Requesting Gravatar... Haacked Oct 16, 2006 9:03 PM
# re: Better CAPTCHA Through Encryption
Once you add a reference to your web project, you need to add the control to your web page. It's a validator control, so make sure that when the user clicks yoru submit button, you check that Page.IsValid is true.
Requesting Gravatar... CB Oct 16, 2006 9:13 PM
# re: Better CAPTCHA Through Encryption
Thank you. I was thrown off because it was telling me there was an Error Rendering Control.

To test if it is valid I simply do

Dim test As New Subtext.Web.Controls.InvisibleCaptcha
Dim valid As Boolean
valid = test.IsValid

This has been a great learning tool for me.
Requesting Gravatar... nstlgc Oct 27, 2006 3:00 AM
# re: Better CAPTCHA Through Encryption
Doesn't this open a window of opportunity for a spammer? By solving a CAPTCHA challenge once, he has a certain window (in your case 30 minutes) in which he can spam your site as much as he wants by reusing the same CAPTCHA hidden value.

The workaround? Don't ask the client to actually remember the solution for you. Keep it stored serverside in a database, send an identification value back to the client so you know what entry to check, and remove the entry once the CAPTCHA has been approved. This way a correct solution can only be entered once.
Requesting Gravatar... Haacked Oct 27, 2006 8:58 AM
# re: Better CAPTCHA Through Encryption
In theory, spammers can already solve CAPTCHA. However theory and practice are two different things. Once you we see it in practice, then we can change it.
Requesting Gravatar... Sandra James Feb 27, 2007 7:51 AM
# re: Better CAPTCHA Through Encryption
the download link is broken
Requesting Gravatar... Sameer Jul 10, 2007 11:44 AM
# re: Better CAPTCHA Through Encryption
Here is captcha breaking in action
Requesting Gravatar... Spambot Oct 06, 2008 12:30 PM
# re: Better CAPTCHA Through Encryption
Small comment on the reaction of nstlgc:

What happens if a user keeps refreshing the web browser? create new database records?

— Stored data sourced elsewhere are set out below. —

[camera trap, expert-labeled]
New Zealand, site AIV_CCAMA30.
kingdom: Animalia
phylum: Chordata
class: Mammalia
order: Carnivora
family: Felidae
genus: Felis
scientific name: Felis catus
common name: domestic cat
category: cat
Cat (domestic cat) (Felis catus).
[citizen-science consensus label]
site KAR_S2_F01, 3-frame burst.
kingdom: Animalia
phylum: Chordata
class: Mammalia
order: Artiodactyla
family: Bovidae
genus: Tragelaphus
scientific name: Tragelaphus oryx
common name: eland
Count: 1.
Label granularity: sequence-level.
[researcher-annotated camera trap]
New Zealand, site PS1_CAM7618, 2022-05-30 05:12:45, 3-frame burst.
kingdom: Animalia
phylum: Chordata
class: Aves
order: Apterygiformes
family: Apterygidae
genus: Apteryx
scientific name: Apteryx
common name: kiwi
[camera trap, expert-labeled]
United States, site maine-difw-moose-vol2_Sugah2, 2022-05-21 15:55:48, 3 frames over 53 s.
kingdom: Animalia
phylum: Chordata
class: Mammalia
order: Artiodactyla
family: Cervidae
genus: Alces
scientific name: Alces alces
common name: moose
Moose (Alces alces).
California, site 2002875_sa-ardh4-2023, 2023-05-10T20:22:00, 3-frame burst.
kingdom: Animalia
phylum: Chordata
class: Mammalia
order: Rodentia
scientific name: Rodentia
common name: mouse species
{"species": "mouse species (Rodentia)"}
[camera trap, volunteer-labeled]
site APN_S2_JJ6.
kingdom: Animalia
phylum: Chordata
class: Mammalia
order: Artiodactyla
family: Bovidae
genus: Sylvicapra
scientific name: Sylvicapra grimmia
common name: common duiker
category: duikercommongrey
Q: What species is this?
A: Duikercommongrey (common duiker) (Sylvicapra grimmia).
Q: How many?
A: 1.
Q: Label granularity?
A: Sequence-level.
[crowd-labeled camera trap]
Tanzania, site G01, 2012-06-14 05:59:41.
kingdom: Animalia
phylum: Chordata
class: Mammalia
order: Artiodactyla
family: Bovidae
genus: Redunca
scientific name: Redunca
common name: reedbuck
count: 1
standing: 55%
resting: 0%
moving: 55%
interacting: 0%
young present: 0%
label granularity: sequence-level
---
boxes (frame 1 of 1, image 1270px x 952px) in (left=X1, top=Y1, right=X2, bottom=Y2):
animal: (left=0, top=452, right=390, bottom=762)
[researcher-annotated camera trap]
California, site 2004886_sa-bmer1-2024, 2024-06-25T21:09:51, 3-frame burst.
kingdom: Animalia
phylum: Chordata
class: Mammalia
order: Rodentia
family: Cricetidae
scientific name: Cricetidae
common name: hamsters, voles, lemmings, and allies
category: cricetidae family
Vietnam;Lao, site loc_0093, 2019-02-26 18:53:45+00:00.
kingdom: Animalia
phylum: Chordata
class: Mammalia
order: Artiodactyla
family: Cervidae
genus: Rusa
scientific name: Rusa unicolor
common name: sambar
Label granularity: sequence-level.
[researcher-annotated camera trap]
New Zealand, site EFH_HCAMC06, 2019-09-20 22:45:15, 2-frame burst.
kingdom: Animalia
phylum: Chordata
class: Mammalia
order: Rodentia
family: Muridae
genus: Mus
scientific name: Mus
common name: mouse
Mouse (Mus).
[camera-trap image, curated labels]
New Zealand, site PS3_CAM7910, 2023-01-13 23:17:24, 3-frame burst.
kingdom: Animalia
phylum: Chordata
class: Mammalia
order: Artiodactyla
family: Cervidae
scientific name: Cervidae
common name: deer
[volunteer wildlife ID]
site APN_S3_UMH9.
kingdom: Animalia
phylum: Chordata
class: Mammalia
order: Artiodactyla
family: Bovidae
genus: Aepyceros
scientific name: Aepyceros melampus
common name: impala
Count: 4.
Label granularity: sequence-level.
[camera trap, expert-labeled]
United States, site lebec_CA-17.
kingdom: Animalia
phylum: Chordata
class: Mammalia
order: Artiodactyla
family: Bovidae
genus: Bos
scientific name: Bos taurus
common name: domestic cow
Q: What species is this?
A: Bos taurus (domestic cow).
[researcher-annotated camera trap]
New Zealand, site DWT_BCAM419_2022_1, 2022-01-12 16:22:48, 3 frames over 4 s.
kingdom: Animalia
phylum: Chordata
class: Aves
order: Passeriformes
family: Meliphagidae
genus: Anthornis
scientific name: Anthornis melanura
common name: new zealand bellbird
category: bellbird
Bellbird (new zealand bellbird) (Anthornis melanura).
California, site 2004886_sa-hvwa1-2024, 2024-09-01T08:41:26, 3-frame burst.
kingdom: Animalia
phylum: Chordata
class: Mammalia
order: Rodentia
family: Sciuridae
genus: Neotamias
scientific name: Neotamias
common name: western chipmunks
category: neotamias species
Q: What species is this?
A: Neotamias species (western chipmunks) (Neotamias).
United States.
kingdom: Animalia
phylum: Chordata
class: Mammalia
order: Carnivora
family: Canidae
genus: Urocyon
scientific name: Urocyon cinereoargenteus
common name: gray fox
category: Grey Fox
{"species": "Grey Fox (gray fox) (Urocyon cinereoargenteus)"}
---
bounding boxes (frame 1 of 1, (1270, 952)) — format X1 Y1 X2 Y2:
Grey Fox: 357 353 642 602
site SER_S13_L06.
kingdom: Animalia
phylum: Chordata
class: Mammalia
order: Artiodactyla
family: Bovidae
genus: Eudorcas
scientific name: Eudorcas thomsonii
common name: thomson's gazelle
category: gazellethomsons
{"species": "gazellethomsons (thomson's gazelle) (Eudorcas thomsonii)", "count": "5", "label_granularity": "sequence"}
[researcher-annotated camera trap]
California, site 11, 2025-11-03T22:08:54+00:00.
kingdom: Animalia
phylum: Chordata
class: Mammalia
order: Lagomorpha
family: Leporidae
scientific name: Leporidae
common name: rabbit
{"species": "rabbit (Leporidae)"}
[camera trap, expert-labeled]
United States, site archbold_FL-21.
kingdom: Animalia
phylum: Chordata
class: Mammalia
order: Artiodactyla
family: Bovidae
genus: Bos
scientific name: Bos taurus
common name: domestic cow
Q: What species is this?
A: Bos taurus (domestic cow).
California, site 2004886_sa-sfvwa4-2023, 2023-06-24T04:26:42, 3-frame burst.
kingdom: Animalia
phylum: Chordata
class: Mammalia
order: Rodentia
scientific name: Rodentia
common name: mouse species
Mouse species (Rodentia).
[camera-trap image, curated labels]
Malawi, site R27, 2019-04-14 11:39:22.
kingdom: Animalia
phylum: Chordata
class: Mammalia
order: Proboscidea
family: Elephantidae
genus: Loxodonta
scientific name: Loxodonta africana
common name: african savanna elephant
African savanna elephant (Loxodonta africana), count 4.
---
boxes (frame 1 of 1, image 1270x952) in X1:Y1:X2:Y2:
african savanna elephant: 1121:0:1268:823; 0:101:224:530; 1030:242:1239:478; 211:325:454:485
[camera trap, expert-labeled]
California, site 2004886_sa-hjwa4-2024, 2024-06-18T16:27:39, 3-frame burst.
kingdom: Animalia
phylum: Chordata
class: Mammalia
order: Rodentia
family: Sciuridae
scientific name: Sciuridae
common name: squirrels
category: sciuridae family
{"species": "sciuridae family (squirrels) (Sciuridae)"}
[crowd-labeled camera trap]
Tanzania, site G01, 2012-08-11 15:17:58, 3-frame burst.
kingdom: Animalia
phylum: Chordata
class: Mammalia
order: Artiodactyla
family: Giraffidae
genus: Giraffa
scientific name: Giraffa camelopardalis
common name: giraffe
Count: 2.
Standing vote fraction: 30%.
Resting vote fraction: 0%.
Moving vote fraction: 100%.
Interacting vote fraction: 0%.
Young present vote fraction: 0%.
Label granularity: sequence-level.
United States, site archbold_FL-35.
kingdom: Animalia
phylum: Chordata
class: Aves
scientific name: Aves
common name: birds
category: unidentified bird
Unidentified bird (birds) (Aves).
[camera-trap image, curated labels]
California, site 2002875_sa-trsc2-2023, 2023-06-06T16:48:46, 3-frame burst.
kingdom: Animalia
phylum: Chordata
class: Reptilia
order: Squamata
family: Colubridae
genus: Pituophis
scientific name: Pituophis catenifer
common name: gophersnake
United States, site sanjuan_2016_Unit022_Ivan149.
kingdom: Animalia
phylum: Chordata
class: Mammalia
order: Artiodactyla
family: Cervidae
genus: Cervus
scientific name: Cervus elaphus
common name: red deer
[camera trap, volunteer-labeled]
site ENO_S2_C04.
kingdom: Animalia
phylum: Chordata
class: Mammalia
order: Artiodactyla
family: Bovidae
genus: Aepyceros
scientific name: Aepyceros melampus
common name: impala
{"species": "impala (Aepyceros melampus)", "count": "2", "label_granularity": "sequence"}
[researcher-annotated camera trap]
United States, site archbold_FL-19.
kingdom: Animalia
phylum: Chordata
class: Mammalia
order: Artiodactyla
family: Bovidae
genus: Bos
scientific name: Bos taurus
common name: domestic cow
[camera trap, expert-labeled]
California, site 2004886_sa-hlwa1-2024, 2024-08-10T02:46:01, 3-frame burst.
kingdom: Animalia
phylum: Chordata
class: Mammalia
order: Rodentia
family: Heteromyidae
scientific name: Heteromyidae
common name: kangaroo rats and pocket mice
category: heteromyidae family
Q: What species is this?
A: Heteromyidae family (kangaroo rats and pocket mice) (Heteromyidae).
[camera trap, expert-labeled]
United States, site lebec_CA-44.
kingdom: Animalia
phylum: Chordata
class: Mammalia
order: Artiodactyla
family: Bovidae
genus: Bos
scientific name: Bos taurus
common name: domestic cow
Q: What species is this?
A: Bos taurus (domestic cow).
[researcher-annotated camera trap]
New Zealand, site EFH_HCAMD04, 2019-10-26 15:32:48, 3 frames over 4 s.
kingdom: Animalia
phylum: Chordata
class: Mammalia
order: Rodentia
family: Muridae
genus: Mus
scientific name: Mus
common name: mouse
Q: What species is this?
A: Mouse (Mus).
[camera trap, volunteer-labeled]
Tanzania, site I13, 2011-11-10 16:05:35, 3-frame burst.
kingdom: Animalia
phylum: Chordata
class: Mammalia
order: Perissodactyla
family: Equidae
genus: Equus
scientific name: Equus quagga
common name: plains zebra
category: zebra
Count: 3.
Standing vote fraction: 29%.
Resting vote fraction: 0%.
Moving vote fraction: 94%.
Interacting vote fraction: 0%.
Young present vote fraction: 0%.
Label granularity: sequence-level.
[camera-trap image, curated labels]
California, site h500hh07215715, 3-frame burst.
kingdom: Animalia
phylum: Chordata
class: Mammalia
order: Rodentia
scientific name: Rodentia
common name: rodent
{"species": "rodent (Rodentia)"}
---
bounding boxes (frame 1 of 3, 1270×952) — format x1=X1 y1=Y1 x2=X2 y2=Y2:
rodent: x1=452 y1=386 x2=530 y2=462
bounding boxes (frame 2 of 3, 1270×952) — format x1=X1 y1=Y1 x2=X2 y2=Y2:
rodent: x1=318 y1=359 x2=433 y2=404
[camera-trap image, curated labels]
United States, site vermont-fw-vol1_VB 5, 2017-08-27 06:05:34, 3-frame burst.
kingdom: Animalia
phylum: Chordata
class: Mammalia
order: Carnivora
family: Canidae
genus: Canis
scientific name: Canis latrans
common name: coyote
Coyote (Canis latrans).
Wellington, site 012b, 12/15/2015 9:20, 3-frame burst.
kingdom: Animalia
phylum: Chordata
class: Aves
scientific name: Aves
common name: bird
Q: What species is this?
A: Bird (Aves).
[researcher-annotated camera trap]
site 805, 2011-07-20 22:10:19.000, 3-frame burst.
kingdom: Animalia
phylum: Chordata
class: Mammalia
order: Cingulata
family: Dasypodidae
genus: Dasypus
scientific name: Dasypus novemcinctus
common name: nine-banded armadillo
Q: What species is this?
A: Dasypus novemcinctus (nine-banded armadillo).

Maybe it's better to keep a "blacklist" of answered security keys in the passed 30min? That way you won't be able to reuse the same security key over and over again and it won't kill your db server. If you combine this with the embedded time stamp in the security key you've got a solution that's pretty good!
Requesting Gravatar... Waleed Eissa Nov 06, 2008 2:19 PM
# re: Better CAPTCHA Through Encryption
Hi, I want to download the code but I get prompted to enter a username and password.